| Try it |
Pick up the essay below on holiday traditions and priorities, and carry it on past its final sentence with further entries in its list of holiday priorities.

Thanksgiving is almost here and Christmas will be blowing in right behind it.  I do love the holiday season  – from Thanksgiving week through New Year’s Day.  In my mind, it’s a picturesque rush of cold weather, good moods, hot chocolate, snow flurries, beautifully wrapped gifts and cozy Sunday nights under the lights of the Christmas tree.  Of course, in real life, it’s some of that – just squeezed in between normal daily schedules:  carpools, work, volunteer commitments, school sports, choir concerts, family get-togethers, frantic last minute shopping, etc. etc. etc.

This year things are a little different for us – we’ll have a very quiet Thanksgiving with just the five of us, plus my mother-in-law.  No crowds of cousins or tables overflowing with food.  It will be lower-key, but still ok…. we’ll keep our favorite traditions (the foods, the football, the movies) and let others go (the big family get together and Friday shopping).  It’s the time of year when traditions are so comforting:  they are an important part of holiday celebration.  Sometimes it’s the food you serve or the dishes you use at family dinner.  Or picking out a Christmas tree together.  Or pulling out favorite ornaments.  There is something that your family “always does” or “always did” that just makes it feel like the holidays.  For me, watching my mom make my great-grandmother’s cream candy recipe lets me know Christmas is close.

Unfortunately, there are some people whose stress or sadness increases this time of year.  For me personally, my grandfather died near Easter, and my grandmother died Thanksgiving week.  So for a while, some of our traditions were accompanied by sadness – it felt hard to go through the motions of a big festive family dinner when the grief was still new.  Others of us are under too much pressure to “have to” do this or that:  professionally wrap a million gifts.  Decorate and deliver 500 plates of cookies.  And then there are those who have changing faces around the table caused by losing loved ones or gaining them – through marriage or divorce or death (or uncles who bring different random girlfriends to dinner every year…wait – is that just us? those stories are family classics!).

As we get swept up in the next few hectic weeks, I’ll try to remember my list of holiday priorities:

Family:  Our first responsibility is to the people inside our own four walls, not the 17 million extended family members who want us to be here and there and everywhere at the stress and expense of our own immediate family.  (If you want to be in your own house on Christmas morning, do it!) What about this season is most important to you and your kids?  Make time to talk about it.  What makes them feel most “holiday”ish?  Maybe it’s the family recipe for Christmas cookies, or decorating the tree, or watching Christmas movies.  Maybe it’s the midnight service at church, or a special Christmas Eve tradition.   Whatever it is for each person, make a list and focus on those traditions.

| Collected data |

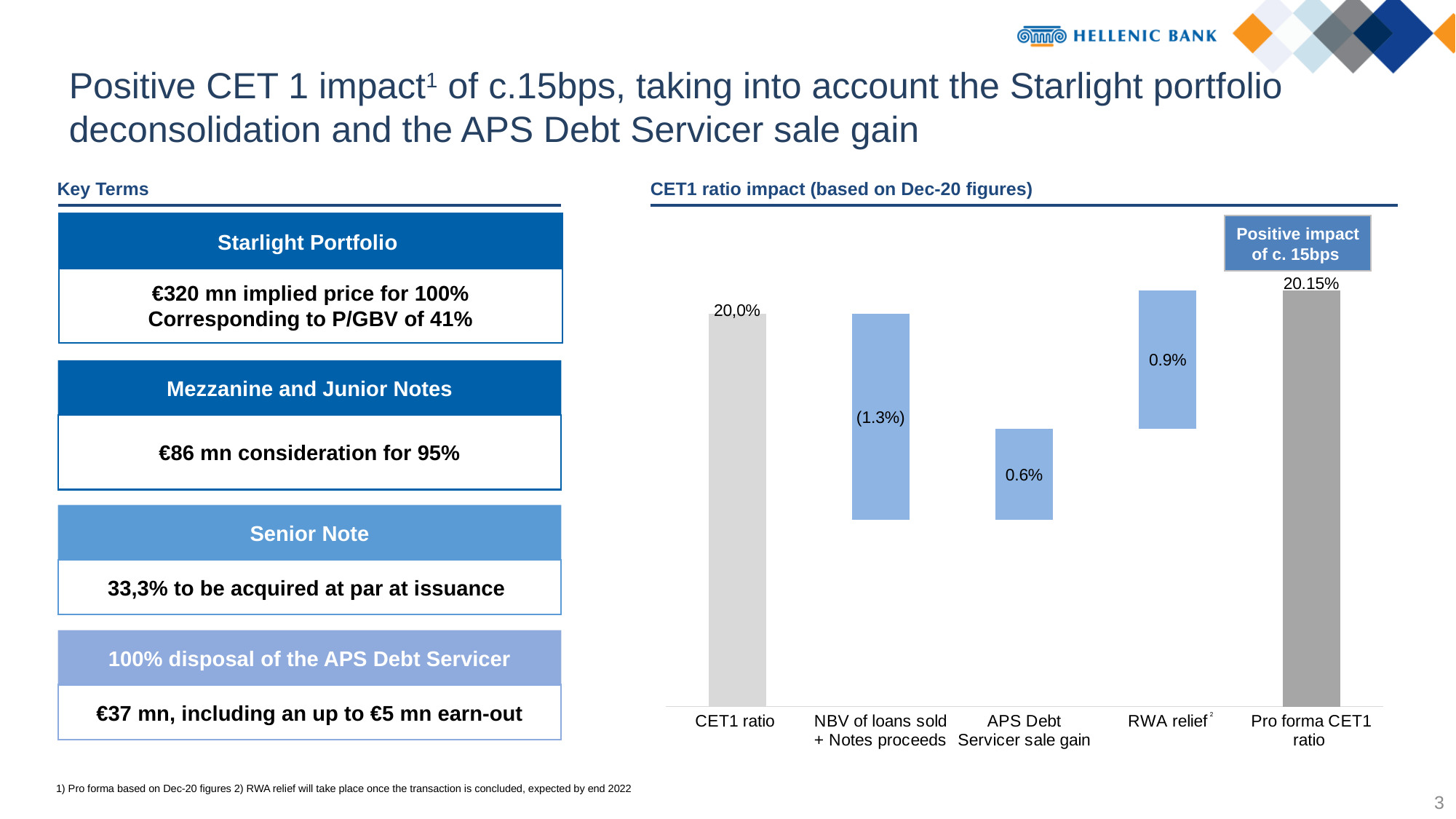
Which is larger, the RWA relief or the APS Debt Servicer sale gain? RWA relief What is the title of the chart? CET1 ratio impact (based on Dec-20 figures) What is the value shown for the APS Debt Servicer sale gain? 0.6% What is the difference between the RWA relief and the APS Debt Servicer sale gain? 0.3% What value is labelled on the NBV of loans sold + Notes proceeds bar? (1.3%) Which category shows a negative impact on the CET1 ratio? NBV of loans sold + Notes proceeds What is the value shown for the CET1 ratio bar? 20,0% How many categories are shown on the x axis of the chart? 5 What is the value shown for RWA relief? 0.9% What kind of chart is used to show the CET1 ratio impact? Bar chart (waterfall) Which category has the highest value in the chart? Pro forma CET1 ratio What is the value shown for the Pro forma CET1 ratio bar? 20.15%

| Output |
Those less fortunate: There is someone in your life or community who is struggling – financially or emotionally.  Reach out – drop off a simply written Christmas card or a loaf of bread to a neighbor.  Reach out to someone who is grieving a loss or facing a change.  Drop a toy or a turkey at one of our local shelters (Lafayette House, Children’s Haven, Watered Gardens).  Write encouraging cards to people you don’t know and leave them at the front desk of a homeless shelter, domestic violence shelter or alternative school to be handed out.

Yourself:  Make sure to not over-commit.  Leave some time unscheduled, so you can just be at home and be with your people and let some holiday magic just happen.  My best days are the quiet ones, when carols are playing or a movie is on and I don’t have anywhere I promised I’d be. (And cut down your shopping lists – keep gifts simple and special – the fun is in the quality, not the quantity).

Connection: With our siblings, for a few years we scrapped gift-giving altogether and instead made time for the adults to go to dinner together.  It definitely connected us more – time to talk and eat and laugh and share.

We have lots of traditions that we follow when we’re celebrating with extended family.  But a few years ago we started a simpler tradition of our own:  every Christmas Eve we take our kids to Starbucks.  I know, it’s a little weird and very simple, but…we order our favorite hot drinks and sit somewhere comfy and just talk…about Christmas, about our plans for the break, about nothing and everything.  It’s a quiet spot in the day, and it’s all our very own.